In the records below, the line that contains "Pork Tacos with Tomatillo" marks the start. Copy it and each line after it through the end, exactly, without pictures.

┌─ Information given

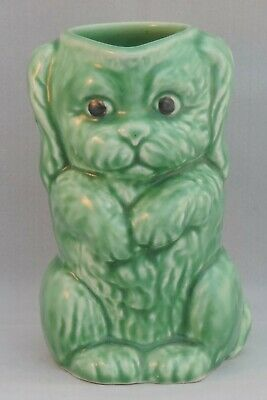Sylvac Falcon Ware Green Art Deco Dog Jug 45 - 12.5cm Tall • 30£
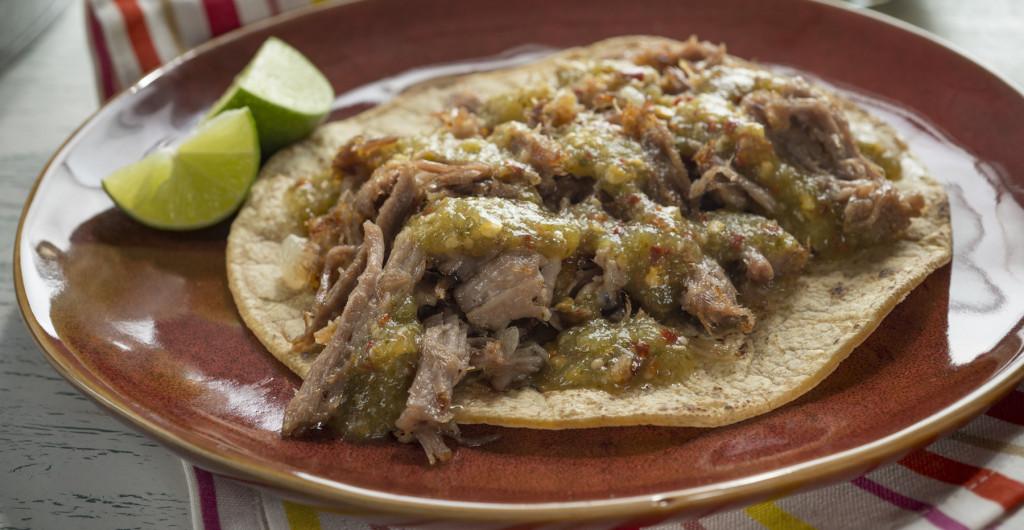 Pork Tacos with Tomatillo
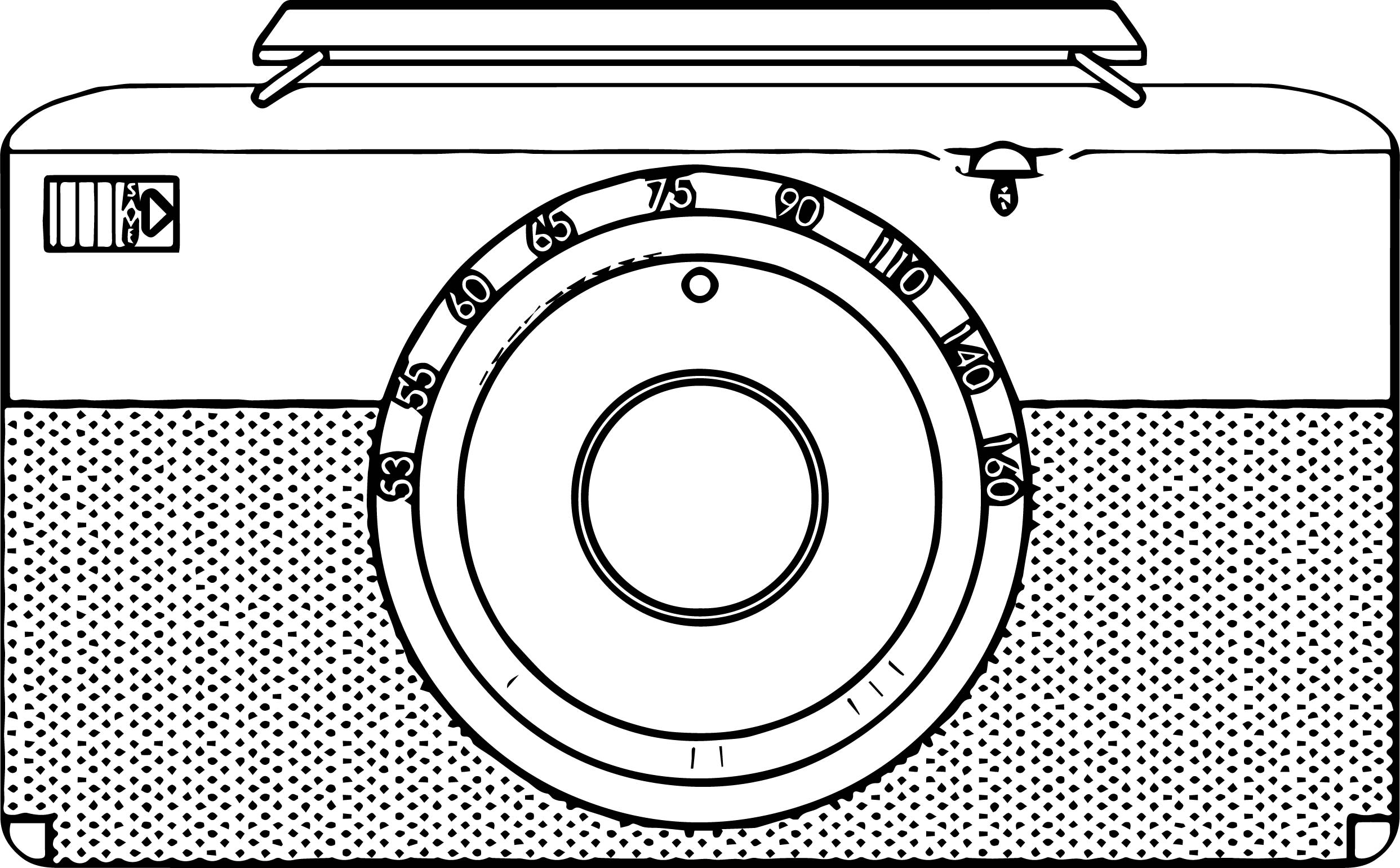 Any Radio Coloring Page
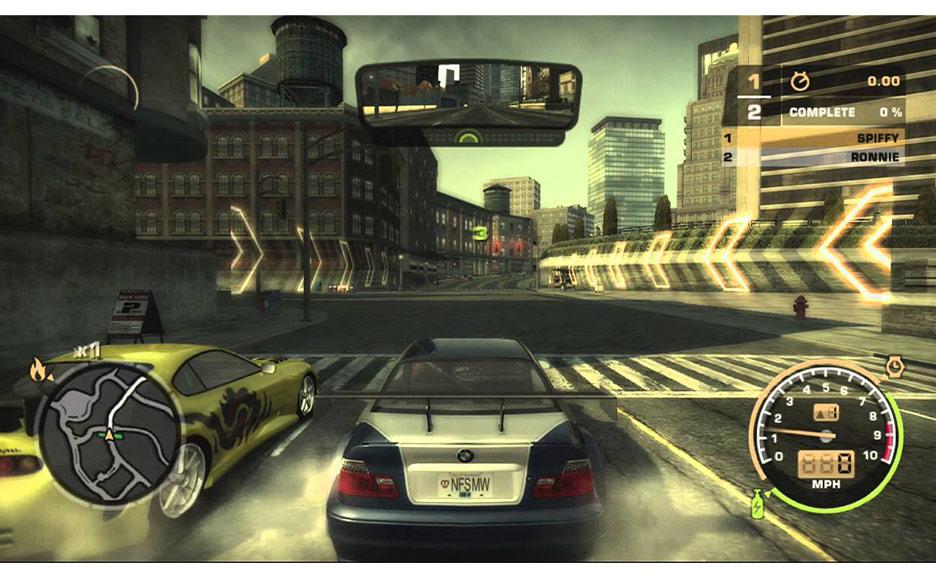 Oto jak przez lata zmieniał się Need for Speed | zdjęcie 10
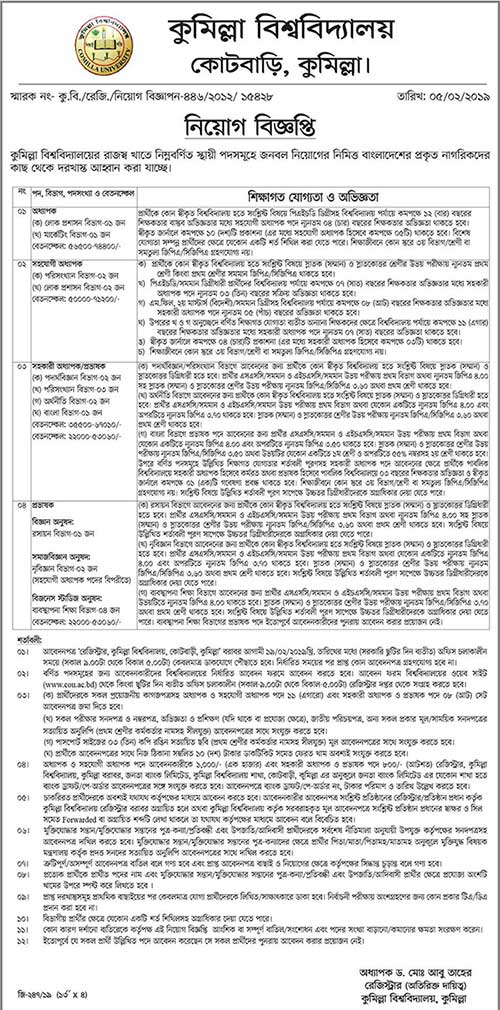 Comilla University Teaching Job Circular 2019 Has Been Published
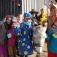 """""""Jux Olympiade"""" Das verrückte Kinderfest an Weiberfastnacht"""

└─

> **Output of the exercise**
 Pork Tacos with Tomatillo
 Any Radio Coloring Page
 Oto jak przez lata zmieniał się Need for Speed | zdjęcie 10
 Comilla University Teaching Job Circular 2019 Has Been Published
 """""""Jux Olympiade"""" Das verrückte Kinderfest an Weiberfastnacht"""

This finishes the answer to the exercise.